═══ RECORDS SHOWN
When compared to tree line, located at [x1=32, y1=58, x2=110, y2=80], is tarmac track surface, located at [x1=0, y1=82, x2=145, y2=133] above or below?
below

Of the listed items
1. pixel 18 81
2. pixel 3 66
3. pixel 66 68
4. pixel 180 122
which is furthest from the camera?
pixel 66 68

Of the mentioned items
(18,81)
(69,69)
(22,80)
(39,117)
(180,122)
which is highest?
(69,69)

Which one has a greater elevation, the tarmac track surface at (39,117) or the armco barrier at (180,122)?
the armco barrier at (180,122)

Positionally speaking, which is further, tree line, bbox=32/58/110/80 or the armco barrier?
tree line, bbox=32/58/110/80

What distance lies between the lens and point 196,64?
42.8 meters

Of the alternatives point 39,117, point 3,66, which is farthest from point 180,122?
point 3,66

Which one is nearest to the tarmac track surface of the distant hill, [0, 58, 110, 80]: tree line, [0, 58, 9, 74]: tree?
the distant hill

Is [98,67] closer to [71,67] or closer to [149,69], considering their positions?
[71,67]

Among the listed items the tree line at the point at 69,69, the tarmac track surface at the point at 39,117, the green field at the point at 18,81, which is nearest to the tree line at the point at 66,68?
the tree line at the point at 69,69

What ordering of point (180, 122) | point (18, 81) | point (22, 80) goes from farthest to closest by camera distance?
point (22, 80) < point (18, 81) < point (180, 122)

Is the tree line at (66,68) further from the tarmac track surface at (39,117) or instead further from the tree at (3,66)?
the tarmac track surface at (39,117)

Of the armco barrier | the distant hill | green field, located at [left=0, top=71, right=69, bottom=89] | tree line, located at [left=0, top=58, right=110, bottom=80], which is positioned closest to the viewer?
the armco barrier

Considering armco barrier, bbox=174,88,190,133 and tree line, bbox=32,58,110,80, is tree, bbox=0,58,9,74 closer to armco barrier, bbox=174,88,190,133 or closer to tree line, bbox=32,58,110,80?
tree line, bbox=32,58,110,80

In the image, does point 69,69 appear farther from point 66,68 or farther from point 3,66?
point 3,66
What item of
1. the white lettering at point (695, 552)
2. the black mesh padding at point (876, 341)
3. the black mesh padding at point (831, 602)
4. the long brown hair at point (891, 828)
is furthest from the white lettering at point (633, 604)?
══════
| CHALLENGE |
Count the lines in the records that contain the word "surface". Reply with the number only.

| WRITTEN ANSWER |
6